Closed da-ekchajzer closed 1 year ago
Hello @da-ekchajzer, we used Stress-ng on our side and we found it pretty flexible to simulate different kinds of workloads and most importantly target a specific CPU load which isn't always easy with other stress tools. To reflect an average usage we tested several options.
To be able to run on many platforms it should be coupled with power measurement (software based of physical wattmeters). By default what was missing on our side for CPU was the support of AMD machines but that's easily doable (without memory consumption however for AMD). The same goes for GPUs if looking at ML-oriented hardware (Nvidia and AMD provide tooling for this).
Thank you for the resource.
About power measurement, I'll let you give your opinion or advice here : https://github.com/Boavizta/Energizta/issues/2
See https://github.com/teads/turbostress for an implementation of stress-ng in an analog context.
I think we should provide a complete example based on stress-ng, but the list of stress tests could be left to the user. We should just load a list of commands from a file.

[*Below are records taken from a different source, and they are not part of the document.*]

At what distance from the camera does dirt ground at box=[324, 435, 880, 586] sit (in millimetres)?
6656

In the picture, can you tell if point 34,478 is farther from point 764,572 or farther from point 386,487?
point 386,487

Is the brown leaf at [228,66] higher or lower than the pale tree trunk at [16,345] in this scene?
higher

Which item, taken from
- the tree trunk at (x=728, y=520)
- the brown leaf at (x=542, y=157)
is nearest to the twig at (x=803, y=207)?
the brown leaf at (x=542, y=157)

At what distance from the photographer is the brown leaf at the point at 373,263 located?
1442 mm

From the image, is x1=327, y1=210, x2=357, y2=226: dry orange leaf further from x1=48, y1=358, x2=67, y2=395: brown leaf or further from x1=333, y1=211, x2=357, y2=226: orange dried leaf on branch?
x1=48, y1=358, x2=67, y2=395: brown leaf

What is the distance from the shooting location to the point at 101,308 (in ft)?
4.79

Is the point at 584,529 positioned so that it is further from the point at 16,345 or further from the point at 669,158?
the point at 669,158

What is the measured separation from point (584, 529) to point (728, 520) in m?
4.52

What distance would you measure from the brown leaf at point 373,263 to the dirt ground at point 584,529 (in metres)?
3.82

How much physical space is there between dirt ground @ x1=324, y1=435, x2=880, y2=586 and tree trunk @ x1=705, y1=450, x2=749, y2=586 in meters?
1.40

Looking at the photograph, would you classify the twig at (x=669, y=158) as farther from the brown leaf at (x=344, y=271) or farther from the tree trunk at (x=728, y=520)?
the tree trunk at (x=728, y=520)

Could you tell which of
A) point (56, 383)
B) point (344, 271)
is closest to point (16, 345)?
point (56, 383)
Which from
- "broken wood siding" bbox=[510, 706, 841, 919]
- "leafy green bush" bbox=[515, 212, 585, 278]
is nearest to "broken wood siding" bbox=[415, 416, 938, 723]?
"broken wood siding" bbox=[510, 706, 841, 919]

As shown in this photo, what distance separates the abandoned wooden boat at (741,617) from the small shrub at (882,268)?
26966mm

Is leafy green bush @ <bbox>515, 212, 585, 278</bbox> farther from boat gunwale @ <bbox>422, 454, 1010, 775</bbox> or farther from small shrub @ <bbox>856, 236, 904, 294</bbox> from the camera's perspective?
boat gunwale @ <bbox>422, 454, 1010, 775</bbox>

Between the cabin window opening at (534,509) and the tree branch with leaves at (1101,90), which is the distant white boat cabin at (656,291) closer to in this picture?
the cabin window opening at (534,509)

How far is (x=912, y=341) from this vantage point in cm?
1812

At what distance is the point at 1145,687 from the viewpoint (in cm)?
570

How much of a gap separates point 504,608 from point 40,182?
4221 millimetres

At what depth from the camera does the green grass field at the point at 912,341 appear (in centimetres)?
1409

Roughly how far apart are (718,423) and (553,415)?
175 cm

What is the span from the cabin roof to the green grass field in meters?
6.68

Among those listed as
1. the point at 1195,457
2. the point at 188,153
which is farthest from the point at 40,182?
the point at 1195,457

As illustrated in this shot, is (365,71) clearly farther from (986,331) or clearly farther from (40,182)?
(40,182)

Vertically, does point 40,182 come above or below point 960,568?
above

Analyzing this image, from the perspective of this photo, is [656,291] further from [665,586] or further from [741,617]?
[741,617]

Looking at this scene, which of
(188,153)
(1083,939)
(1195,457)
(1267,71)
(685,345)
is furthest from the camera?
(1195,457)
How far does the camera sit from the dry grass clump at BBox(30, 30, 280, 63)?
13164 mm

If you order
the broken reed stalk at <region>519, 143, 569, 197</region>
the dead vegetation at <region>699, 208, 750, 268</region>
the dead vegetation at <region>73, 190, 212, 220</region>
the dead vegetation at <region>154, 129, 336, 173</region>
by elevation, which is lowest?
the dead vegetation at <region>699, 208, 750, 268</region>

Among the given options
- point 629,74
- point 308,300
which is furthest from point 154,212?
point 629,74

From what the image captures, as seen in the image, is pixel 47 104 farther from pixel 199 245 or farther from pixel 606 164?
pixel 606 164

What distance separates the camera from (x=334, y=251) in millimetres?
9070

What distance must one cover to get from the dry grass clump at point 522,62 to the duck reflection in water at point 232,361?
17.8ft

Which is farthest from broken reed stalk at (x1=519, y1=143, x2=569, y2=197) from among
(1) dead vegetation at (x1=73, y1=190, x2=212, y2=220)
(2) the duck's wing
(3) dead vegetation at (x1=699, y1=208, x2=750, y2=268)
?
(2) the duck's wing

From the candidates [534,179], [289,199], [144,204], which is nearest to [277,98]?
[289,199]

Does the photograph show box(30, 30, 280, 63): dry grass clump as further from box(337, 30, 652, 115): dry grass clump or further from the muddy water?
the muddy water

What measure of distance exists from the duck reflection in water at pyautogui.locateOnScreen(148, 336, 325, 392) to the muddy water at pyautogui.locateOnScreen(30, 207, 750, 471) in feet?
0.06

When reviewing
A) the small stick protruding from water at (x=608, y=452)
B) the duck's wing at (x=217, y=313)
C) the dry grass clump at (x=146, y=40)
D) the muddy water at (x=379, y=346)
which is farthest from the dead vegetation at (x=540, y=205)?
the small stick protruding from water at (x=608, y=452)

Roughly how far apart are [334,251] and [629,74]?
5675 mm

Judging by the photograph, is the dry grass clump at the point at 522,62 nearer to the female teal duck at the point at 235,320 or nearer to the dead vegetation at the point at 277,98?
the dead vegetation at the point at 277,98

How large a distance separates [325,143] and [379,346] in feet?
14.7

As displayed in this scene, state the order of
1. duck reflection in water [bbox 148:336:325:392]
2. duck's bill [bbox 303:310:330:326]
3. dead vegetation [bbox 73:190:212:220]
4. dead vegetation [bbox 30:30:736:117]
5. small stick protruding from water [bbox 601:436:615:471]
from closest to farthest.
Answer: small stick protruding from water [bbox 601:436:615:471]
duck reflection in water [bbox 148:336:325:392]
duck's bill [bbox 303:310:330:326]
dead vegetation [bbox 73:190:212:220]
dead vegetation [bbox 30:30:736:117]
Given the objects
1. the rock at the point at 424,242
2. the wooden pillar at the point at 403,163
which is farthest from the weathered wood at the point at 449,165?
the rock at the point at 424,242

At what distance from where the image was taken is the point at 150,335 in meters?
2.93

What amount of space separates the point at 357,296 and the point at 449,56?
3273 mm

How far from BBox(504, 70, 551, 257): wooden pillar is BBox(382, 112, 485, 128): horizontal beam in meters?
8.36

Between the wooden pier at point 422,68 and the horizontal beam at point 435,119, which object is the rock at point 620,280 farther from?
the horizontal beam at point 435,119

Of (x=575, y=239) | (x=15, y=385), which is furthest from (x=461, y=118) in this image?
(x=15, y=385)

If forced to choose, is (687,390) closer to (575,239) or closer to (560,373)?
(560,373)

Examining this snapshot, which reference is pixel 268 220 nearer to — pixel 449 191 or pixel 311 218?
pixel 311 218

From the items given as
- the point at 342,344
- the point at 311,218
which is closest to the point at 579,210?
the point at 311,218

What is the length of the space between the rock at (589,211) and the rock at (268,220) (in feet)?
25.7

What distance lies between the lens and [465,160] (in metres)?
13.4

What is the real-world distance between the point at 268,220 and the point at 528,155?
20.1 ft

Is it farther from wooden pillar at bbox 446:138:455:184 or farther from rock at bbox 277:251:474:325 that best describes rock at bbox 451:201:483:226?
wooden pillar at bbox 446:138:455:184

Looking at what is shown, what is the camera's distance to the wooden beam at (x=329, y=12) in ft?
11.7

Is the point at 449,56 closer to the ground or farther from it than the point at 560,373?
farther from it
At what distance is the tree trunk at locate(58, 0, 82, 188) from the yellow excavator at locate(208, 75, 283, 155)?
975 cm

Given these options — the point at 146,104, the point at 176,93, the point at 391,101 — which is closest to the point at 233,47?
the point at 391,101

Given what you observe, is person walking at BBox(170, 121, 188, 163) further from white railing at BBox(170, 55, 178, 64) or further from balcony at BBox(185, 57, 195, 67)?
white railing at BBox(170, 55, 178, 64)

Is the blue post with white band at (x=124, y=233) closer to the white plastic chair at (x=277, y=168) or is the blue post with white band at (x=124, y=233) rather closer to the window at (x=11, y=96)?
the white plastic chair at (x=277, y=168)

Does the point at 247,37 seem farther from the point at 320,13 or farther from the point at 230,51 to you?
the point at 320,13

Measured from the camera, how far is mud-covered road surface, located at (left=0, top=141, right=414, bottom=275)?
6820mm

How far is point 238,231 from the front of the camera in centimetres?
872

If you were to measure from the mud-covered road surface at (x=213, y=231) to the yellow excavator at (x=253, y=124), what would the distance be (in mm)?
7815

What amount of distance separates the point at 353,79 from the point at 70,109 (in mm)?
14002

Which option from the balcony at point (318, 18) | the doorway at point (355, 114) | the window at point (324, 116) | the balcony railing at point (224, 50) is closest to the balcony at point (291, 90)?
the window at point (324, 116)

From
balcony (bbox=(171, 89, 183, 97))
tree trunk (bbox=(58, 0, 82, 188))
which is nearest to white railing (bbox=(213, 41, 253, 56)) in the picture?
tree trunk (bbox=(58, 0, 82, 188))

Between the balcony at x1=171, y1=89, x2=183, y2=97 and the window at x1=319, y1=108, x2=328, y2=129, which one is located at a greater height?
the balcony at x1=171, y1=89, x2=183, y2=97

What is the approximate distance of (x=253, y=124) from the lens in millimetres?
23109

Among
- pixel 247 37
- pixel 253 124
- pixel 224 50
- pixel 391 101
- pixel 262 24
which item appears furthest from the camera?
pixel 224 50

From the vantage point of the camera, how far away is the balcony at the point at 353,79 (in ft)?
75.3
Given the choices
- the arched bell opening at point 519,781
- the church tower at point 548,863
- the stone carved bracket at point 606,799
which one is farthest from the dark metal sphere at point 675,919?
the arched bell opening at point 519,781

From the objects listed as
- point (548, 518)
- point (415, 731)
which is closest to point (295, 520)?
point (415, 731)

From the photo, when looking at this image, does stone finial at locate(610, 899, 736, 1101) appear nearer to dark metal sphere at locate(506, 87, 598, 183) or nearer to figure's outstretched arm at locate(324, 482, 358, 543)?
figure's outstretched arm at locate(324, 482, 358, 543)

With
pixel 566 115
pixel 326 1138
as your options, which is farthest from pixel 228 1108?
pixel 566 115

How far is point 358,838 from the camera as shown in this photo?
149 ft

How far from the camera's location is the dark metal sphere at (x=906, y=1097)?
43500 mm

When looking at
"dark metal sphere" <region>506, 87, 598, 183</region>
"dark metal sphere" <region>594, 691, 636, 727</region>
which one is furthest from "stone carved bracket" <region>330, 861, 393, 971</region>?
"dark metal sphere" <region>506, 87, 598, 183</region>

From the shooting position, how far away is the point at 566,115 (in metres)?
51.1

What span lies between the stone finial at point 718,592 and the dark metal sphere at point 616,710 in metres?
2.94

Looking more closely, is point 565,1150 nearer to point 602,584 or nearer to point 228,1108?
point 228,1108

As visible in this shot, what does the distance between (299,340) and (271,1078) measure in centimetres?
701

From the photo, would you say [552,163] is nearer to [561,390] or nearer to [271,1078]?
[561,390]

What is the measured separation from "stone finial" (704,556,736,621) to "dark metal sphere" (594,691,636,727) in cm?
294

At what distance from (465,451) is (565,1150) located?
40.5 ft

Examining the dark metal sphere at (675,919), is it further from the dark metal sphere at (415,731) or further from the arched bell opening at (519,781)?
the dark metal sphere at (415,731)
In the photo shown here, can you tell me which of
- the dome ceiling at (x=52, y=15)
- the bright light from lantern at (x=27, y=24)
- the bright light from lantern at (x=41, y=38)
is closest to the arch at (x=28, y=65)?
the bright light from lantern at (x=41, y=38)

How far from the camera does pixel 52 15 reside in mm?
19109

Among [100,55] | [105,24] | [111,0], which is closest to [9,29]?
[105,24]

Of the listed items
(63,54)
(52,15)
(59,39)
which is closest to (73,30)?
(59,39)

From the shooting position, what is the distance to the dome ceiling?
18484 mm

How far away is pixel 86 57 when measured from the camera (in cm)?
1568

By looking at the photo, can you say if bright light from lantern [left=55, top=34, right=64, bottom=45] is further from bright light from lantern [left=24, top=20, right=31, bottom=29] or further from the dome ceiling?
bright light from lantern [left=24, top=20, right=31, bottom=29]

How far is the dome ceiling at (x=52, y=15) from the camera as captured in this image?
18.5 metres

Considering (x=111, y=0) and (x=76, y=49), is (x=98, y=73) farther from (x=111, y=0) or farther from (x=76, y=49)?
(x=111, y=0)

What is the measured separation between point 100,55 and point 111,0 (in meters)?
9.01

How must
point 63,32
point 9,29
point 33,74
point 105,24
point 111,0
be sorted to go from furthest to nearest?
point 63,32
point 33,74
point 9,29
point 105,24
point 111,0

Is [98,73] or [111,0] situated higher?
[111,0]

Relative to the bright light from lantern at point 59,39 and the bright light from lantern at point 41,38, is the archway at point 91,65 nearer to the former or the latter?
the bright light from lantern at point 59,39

Something like could work fine :
#!/bin/bash
# We don't want to leave a stress test running after this script
trap 'kill $(jobs -p)' EXIT
INTERVAL=5
WARMUP=20
TIMEOUT=60
# In the final version, this list could be load from a config file
stresstests="""
stress-ng --cpu 1
stress-ng --cpu 4
stress-ng --cpu-load 100
"""
echo "$stresstests" | while IFS= read -r stresstest ; do
if [ -n "$stresstest" ]; then
echo "Running $stresstest"
$stresstest > /dev/null 2>&1 &
testpid=$!
i=0
while [ $((INTERVAL * i)) -lt "$TIMEOUT" ]; do
if [ $((INTERVAL * i)) -gt "$WARMUP" ]; then
uptime # Here we call the complete "get_states" function to get power consumption and various metrics.
fi
sleep $INTERVAL
i=$((i+1))
done
kill $testpid
fi
done
Hey there !
Just had a great discussion with Arne from Green Coding. They have very valuable insights, and also a tool for this, includng very important variables like hyper threading, turboboost, etc.. We should synchronize before moving on a direction by ourselves !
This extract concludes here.